- Travail à faire:
**1.** Recopiez fidèlement le passage du texte sur le duc de Reichstadt qui va de « René Decq - Septembre » jusqu'à « une température glaciale. ».
**2.** D'après le texte sur le duc de Reichstadt, combien d'hommes a-t-il fallu pour hisser le cercueil sur l'affût d'artillerie ?

- Texte du document:
--

Je sors de là tout ému, car j'ai lu le récit de la vie de ce pauvre jeune homme qui par la voix d'Edmond Rostand disait à Flambeau:
"Eh bien! moi, sans pouvoir, sans titre, sans royaume, Moi qui ne suis qu'un souvenir dans un fantôme! Moi, ce duc de Reichstadt qui, triste, ne peut rien Qu'errer sous les tilleuls de ce parc autrichien En gravant sur leurs troncs des N dans la mousse, Passant qu'on ne regarde un peu que lorsqu'il tousse! Moi qui n'ai même plus le plus petit morceau De la moire rouge, hélas! dans mon berceau! Moi dont ils ont en vain constellé l'infortune!
Il montre les deux plaques de sa poitrine.
Moi qui ne porte plus que deux croix au lieu d'Une! Moi malade, exilé, prisonnier je ne peux Galoper sur le front des régiments pompeux En jetant aux héros des astres! Mais j'espère, J'imagine... il me semble enfin que, fils d'un père Auquel un firmament a passé par les mains, Je dois, malgré tant d'ombre et tant de lendemains, Avoir au bout des doigts un peu d'étoile encore... Jean-Pierre-Séraphin Flambeau, je te décore!"
En sortant des Invalides, j'ai pleuré.
René Decq - Septembre 2003
N.D.L.R: Dans son numéro 5102, du 21 décembre 1940, le journal L'Illustration a relaté cet événement dont nous vous livrons quelques extraits:
Cependant était arrivé à la gare de l’Est le fourgon spécial aménagé en chapelle ardente qui contenait le corps du prince impérial. Des officiers allemands l’accompagnaient. Minute émouvante quand, devant les quelques Français réunis sur le quai, les lourdes portes métalliques glissèrent, rejetant de part et d’autres une fine poudre de neige accumulée dans les rainures [...] car, comme il y a cent-ans pour l’Empereur, toutes ces cérémonies se sont déroulées par une température glaciale.
Deux soldats de la Wehrmacht se placèrent aussitôt devant la porte grande ouverte et, figés comme des statues, montèrent une dernière garde d’honneur jusqu’au moment où un détachement armé vint chercher le lourd cercueil de bronze pour le conduire aux Invalides. Minuit allait sonner. Vingt-quatre hommes furent nécessaires pour hisser le pesant cercueil sur un affût d’artillerie remorqué par un tracteur.
Le cortège se forme alors, dans la nuit et sous le grésil. Des motocyclistes ouvrent la marche. Quelques autos suivent et le char funèbre parcourt à lente allure le boulevard de Strasbourg, le boulevard de Sébastopol, les quais de la Seine: il sera 1 h 20 du matin quand il parviendra aux Invalides.

--

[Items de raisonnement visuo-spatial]
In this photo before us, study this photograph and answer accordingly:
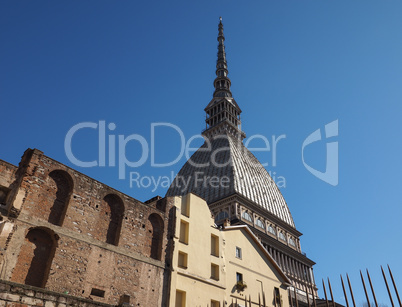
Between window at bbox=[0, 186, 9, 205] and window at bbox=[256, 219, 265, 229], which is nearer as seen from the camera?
window at bbox=[0, 186, 9, 205]

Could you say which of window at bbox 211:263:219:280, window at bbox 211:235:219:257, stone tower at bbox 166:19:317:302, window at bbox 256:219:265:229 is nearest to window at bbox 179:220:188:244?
window at bbox 211:235:219:257

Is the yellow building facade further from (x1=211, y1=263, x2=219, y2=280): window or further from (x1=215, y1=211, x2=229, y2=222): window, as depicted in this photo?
(x1=215, y1=211, x2=229, y2=222): window

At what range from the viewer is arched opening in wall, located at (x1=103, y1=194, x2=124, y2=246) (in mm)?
21625

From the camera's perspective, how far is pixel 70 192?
2038cm

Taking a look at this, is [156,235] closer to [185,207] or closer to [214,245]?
[185,207]

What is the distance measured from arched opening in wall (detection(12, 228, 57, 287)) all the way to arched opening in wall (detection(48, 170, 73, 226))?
936 millimetres

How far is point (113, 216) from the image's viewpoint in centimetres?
2231

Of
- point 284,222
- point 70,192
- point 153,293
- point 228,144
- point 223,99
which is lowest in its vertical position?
point 153,293

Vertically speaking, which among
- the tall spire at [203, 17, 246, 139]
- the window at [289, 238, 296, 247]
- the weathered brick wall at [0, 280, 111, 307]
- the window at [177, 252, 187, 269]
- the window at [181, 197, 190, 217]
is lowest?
the weathered brick wall at [0, 280, 111, 307]

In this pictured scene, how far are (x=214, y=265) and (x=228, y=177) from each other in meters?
49.4

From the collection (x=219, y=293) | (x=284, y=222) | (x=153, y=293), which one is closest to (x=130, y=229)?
(x=153, y=293)

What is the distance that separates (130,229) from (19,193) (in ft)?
23.9

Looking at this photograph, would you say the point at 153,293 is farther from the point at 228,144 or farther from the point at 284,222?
the point at 228,144

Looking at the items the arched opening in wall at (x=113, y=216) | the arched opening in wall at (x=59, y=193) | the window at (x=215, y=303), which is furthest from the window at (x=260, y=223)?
the arched opening in wall at (x=59, y=193)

--

- Corrigé des exercices:
**1.**
René Decq - Septembre 2003
N.D.L.R: Dans son numéro 5102, du 21 décembre 1940, le journal L'Illustration a relaté cet événement dont nous vous livrons quelques extraits:
Cependant était arrivé à la gare de l’Est le fourgon spécial aménagé en chapelle ardente qui contenait le corps du prince impérial. Des officiers allemands l’accompagnaient. Minute émouvante quand, devant les quelques Français réunis sur le quai, les lourdes portes métalliques glissèrent, rejetant de part et d’autres une fine poudre de neige accumulée dans les rainures [...] car, comme il y a cent-ans pour l’Empereur, toutes ces cérémonies se sont déroulées par une température glaciale.

**2.** Il a fallu vingt-quatre hommes.